With today’s social mores, wedding vows between a man and women are often taken as a legal contract, social contract, a best effort, or even some sort of New Age “spiritual” contract. As reflected in the divorce rate and social chaos left in its wake, the conviction that marriage is a covenant between a man and woman in the presence of God is something to be promoted and reinforced.


So, what is a covenant?  A covenant is the fundamental tool that God has designed to construct and order His relationship with man. Covenants are established by making an oath – an oath that creates kinship between the two who are making the covenant. Making an oath is to call upon the power of God to bind Satan and evil. It is a mystery of drawing down the presence of God, of engaging God for help and power, so that we can do whatever it is we are pledging to do.


There are multiple covenants that God entered into with humanity; the Creation Covenant, the Noahic Covenant, the Abrahamic Covenant, and the Davidic Covenant are a few examples from the Old Testament. In these covenants God pledges to fulfill exacting promises he has made to specific people or the nation of Israel. In Jesus we find the New Covenant, that God will forgive and forget our sins by the blood and sacrifice of Jesus. That is the essence of the
oath that God has taken and swears by Himself to fulfill.
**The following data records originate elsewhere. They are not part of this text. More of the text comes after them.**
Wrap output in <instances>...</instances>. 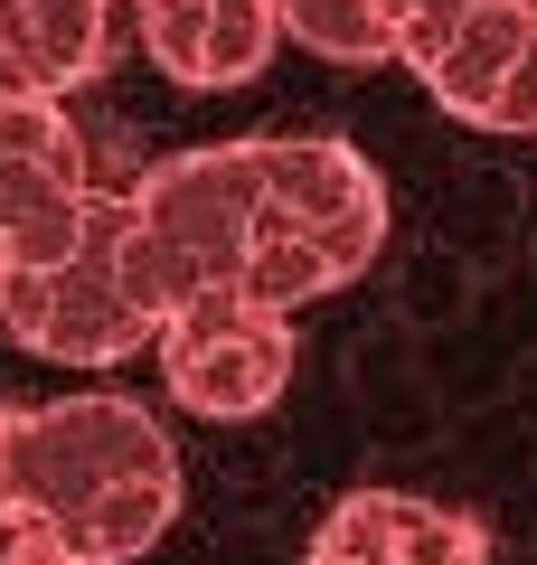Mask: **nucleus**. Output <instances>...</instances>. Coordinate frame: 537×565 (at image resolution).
<instances>
[{
	"mask_svg": "<svg viewBox=\"0 0 537 565\" xmlns=\"http://www.w3.org/2000/svg\"><path fill=\"white\" fill-rule=\"evenodd\" d=\"M133 39L189 95L255 85L283 47V0H133Z\"/></svg>",
	"mask_w": 537,
	"mask_h": 565,
	"instance_id": "nucleus-8",
	"label": "nucleus"
},
{
	"mask_svg": "<svg viewBox=\"0 0 537 565\" xmlns=\"http://www.w3.org/2000/svg\"><path fill=\"white\" fill-rule=\"evenodd\" d=\"M537 57V0H406V76L453 122L499 132Z\"/></svg>",
	"mask_w": 537,
	"mask_h": 565,
	"instance_id": "nucleus-6",
	"label": "nucleus"
},
{
	"mask_svg": "<svg viewBox=\"0 0 537 565\" xmlns=\"http://www.w3.org/2000/svg\"><path fill=\"white\" fill-rule=\"evenodd\" d=\"M302 565H491V527L424 490H349L312 527Z\"/></svg>",
	"mask_w": 537,
	"mask_h": 565,
	"instance_id": "nucleus-9",
	"label": "nucleus"
},
{
	"mask_svg": "<svg viewBox=\"0 0 537 565\" xmlns=\"http://www.w3.org/2000/svg\"><path fill=\"white\" fill-rule=\"evenodd\" d=\"M95 207V170H85V132L66 95L20 85L0 95V264H39Z\"/></svg>",
	"mask_w": 537,
	"mask_h": 565,
	"instance_id": "nucleus-7",
	"label": "nucleus"
},
{
	"mask_svg": "<svg viewBox=\"0 0 537 565\" xmlns=\"http://www.w3.org/2000/svg\"><path fill=\"white\" fill-rule=\"evenodd\" d=\"M29 29L48 47V85H85L104 57H114V20H133V0H20Z\"/></svg>",
	"mask_w": 537,
	"mask_h": 565,
	"instance_id": "nucleus-11",
	"label": "nucleus"
},
{
	"mask_svg": "<svg viewBox=\"0 0 537 565\" xmlns=\"http://www.w3.org/2000/svg\"><path fill=\"white\" fill-rule=\"evenodd\" d=\"M179 274L141 226L133 189H95L85 226L39 264H0V330L57 367H123L179 321Z\"/></svg>",
	"mask_w": 537,
	"mask_h": 565,
	"instance_id": "nucleus-2",
	"label": "nucleus"
},
{
	"mask_svg": "<svg viewBox=\"0 0 537 565\" xmlns=\"http://www.w3.org/2000/svg\"><path fill=\"white\" fill-rule=\"evenodd\" d=\"M179 519V444L133 396L0 405V546L10 565H141Z\"/></svg>",
	"mask_w": 537,
	"mask_h": 565,
	"instance_id": "nucleus-1",
	"label": "nucleus"
},
{
	"mask_svg": "<svg viewBox=\"0 0 537 565\" xmlns=\"http://www.w3.org/2000/svg\"><path fill=\"white\" fill-rule=\"evenodd\" d=\"M255 282L264 302L302 311L339 282H358L387 245V180L339 132H255Z\"/></svg>",
	"mask_w": 537,
	"mask_h": 565,
	"instance_id": "nucleus-3",
	"label": "nucleus"
},
{
	"mask_svg": "<svg viewBox=\"0 0 537 565\" xmlns=\"http://www.w3.org/2000/svg\"><path fill=\"white\" fill-rule=\"evenodd\" d=\"M151 359H160V386H170L189 415L245 424V415H264V405L293 386L302 340H293V311L264 302V292H189Z\"/></svg>",
	"mask_w": 537,
	"mask_h": 565,
	"instance_id": "nucleus-5",
	"label": "nucleus"
},
{
	"mask_svg": "<svg viewBox=\"0 0 537 565\" xmlns=\"http://www.w3.org/2000/svg\"><path fill=\"white\" fill-rule=\"evenodd\" d=\"M283 39L330 66H387L406 57V0H283Z\"/></svg>",
	"mask_w": 537,
	"mask_h": 565,
	"instance_id": "nucleus-10",
	"label": "nucleus"
},
{
	"mask_svg": "<svg viewBox=\"0 0 537 565\" xmlns=\"http://www.w3.org/2000/svg\"><path fill=\"white\" fill-rule=\"evenodd\" d=\"M141 226L160 236L179 292H245L255 282V132L245 141H199V151H170L133 180Z\"/></svg>",
	"mask_w": 537,
	"mask_h": 565,
	"instance_id": "nucleus-4",
	"label": "nucleus"
}]
</instances>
Let’s bring the concept of swearing an oath into our New Testament understanding. Guess what the Greek word for oath is? The Greek word for “oath” is “mysterion”—mystery—a concept which is found throughout the New Testament—a concept used in Eph 5:31-32 that
describes the marital relationship between a man and woman as a type of the marriage between Christ and the Church: For this reason a man will leave his father and mother and be united to his wife, and the two will become one flesh.”  32  This is a profound mystery—but I am talking about Christ and the church.”


When a man and woman say, “I do,” they are vowing to each other before the Lord that they will stay together until one of them dies. In the fulfillment of the marital covenant, the two become one. The man no longer lives for himself, nor the woman for herself. A new unity, a new diversity, a new family is established. The covenant relationship the man and woman enter when they make their vows calls for total faithfulness. Husband and wife are to love and be
true to and cherish each other—exclusively! The man is to be true to his wife and she to him. Both remain distinct persons, yet from the Bible’s point of view, two now share a mystery of oneness.


The Lord Jesus clearly taught what God expected when He said: “For this reason a man will leave his father and mother and be united to his wife, and the two will become one flesh.  6  So they are no longer two, but one flesh. Therefore what God has joined together, let no
one separate.” Matt 19:5-6.


The marriage vow is the verbal expression of a lifelong commitment made in the mind and heart, and before our Lord. That is God’s design. The richest fulfillment of marriage is anchored in that concept.


When we say in the vow, “from this day forward,” we mean a lifetime. This promise is not made to be broken (Eccl. 5:4). Yes, such commitment is limiting. But it also sets a man or woman free to concentrate on the task of living out and adjusting and improving a
loving relationship through the sincere give-and-take of life. Such a covenant allows husband and wife to give one another the gift of a vowed love—a lifetime promise—that will carry them through physical illness and divergent interests and job pressures and problems with teenagers and unbelievable stress in the relationship. So complex—yet so simple. “I made a promise, and with the help of God I intend to keep it. I’m a person of my word. I’m in this for life”.